Viktoria Astapenkova, Julia Iwanowa und Daria Makaritsch
",Niemand ist vergessen, nichts ist vergessen - Diese Worte müßten vielleicht das Motto des gemeinsamen Treffens der Schülerinnen und Schüler aus Dillenburg und der Studentinnen aus Kaliningrad sein. Wir waren wie Vertreter zweier Völker (Russen und Deutsche), die sich zu einem friedensstiftenden Ziel versammelten. Wir erinnerten an die Probleme der Vergangenheit und haben gleichzeitig verstanden, daß, wenn wir das vergessen, alles, was schlimm war, zurückkehren kann. Für uns war die Ankunft der deutschen Delegation ein sehr großes Ereignis.
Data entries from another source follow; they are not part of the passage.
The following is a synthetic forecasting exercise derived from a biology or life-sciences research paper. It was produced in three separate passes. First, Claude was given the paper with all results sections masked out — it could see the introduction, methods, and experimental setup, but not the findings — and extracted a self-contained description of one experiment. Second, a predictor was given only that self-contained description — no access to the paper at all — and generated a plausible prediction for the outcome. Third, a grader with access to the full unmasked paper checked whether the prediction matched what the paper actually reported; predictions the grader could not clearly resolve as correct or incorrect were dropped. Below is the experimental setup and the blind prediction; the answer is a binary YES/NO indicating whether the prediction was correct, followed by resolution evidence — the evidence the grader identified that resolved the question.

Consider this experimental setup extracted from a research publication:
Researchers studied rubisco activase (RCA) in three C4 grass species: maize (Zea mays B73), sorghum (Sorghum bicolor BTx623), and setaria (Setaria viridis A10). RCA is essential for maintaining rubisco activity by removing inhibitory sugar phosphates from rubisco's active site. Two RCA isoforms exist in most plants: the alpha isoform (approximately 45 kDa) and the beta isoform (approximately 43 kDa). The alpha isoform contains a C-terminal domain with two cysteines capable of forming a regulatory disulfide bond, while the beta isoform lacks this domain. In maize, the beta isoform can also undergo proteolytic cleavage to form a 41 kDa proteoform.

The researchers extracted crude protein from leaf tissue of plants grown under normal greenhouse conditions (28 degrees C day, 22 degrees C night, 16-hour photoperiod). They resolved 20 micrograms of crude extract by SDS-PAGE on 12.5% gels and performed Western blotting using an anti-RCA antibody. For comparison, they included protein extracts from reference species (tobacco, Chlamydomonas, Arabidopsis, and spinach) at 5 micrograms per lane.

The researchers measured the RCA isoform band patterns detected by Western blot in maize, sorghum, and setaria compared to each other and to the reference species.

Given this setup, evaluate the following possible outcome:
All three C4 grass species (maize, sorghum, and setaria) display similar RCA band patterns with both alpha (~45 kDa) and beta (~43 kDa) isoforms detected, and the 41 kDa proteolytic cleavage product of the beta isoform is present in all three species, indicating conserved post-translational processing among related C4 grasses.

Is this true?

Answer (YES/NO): NO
Heutzutage gibt es immer weniger Menschen, die sich mit der Geschichte des Kaliningrader Gebietes beschäftigen. Und die Jungen und Mädchen aus Deutschland zeigten sehr tiefe Erkenntnisse, nicht nur in Bezug auf die Geschichte von Königsberg, sondern auch Verständnis für das moderne Leben der Stadt. Der Hauptpunkt ihres Aufenthaltes war es, den Film über die Königsberger Diakonie zu zeigen. Alle haben bemerkt, daß in dem Film sehr viel Mühe und Liebe steckt. Die Diakonissen haben eine sehr tragische Geschichte. Sie haben Flucht und Vertreibung mitgemacht und einen Neuanfang erlebt. Dieser Fall ist das klarste Zeugnis über die Fehler und Irrtümer der Menschen in dieser Zeit."